When training with a synchronous strategy, each device receives a portion of the input data. After computing the forward and backwards passes through the model, the gradients calculated on each device need to be aggregated and reduced. This gradient AllReduce happens after the gradient calculation on each device, and before the optimizer updates the model weights. Each GPU first concatenates the gradients across the model layers, communicates them across GPUs using tf.distribute.CrossDeviceOps (tf.distribute.NcclAllReduce is the default), and then returns the gradients after reduction per layer. The optimizer will use these reduced gradients to update the weights of your model. Ideally, this process should happen at the same time on all GPUs to prevent any overheads. The time to AllReduce should be approximately the same as:

(number of parameters * 4bytes)/ (communication bandwidth)

This calculation is useful as a quick check to understand whether the performance you see when running a distributed training job is as expected, or if you need to do further performance debugging. You can get the number of parameters in your model from tf.keras.Model.summary.

Note that each model parameter is 4 bytes since Tensorflow uses fp32 to communicate gradients. Even when you have enabled fp16, NCCL AllReduce utilizes fp32 parameters.
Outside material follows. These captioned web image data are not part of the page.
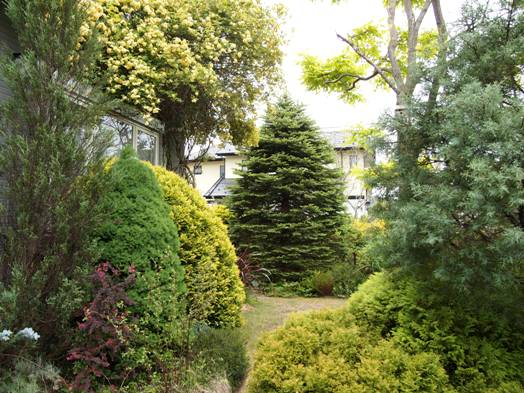 my-garden 008 (4)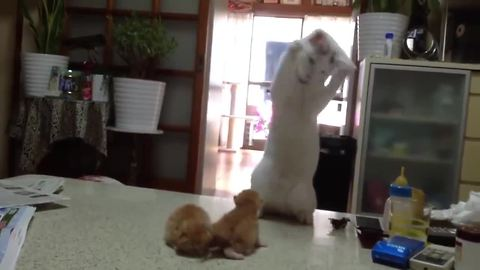 Mother cat hilariously entertains her kittens
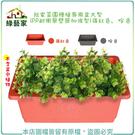 【綠藝家】我家菜園種植專用盆大型(PP耐衝擊塑膠加強型)(磚紅色、棕色)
In the future, Tensorflow will support AllReduce operations using fp16, as well as pipelining the gradient AllReduce so it overlaps with the gradient computation.

To see benefits of scaling, the step-time needs to be much higher compared to these overheads. One way to achieve this is to use a higher-batch size since batch size affects step time, but does not affect the communication overheads.

GPU Host Thread Contention

When running multiple GPUs, the CPU’s job is to keep all of the devices busy by efficiently launching GPU kernels across the devices. However, when there are a lot of independent operations that the CPU can schedule on one GPU, the CPU can decide to use a lot of its host threads to keep one GPU busy, and then launch kernels on another GPU in a non-deterministic order. This can cause a skew or negative scaling, which can hurt performance.

The trace viewer below shows the overhead when the CPU staggers GPU kernel launchs inefficiently, as GPU1 is idle and then starts running ops after GPU2 has started.


The trace view for the host shows that the host is launching kernels on GPU2 before launching them on GPU1 (note that the below tf_Compute* ops are not indicative of CPU threads).


If you see this staggering of GPU kernels in your program’s trace view, the recommended action is to:

  • Set the TensorFlow environment variable TF_GPU_THREAD_MODE to gpu_private. This environment variable will tell the host to keep threads for a GPU private.
  • By default,TF_GPU_THREAD_MODE=gpu_private sets the number of threads to 2, which is sufficient in most cases. However, that number can be changed by setting the TensorFlow environment variable TF_GPU_THREAD_COUNT to the desired number of threads.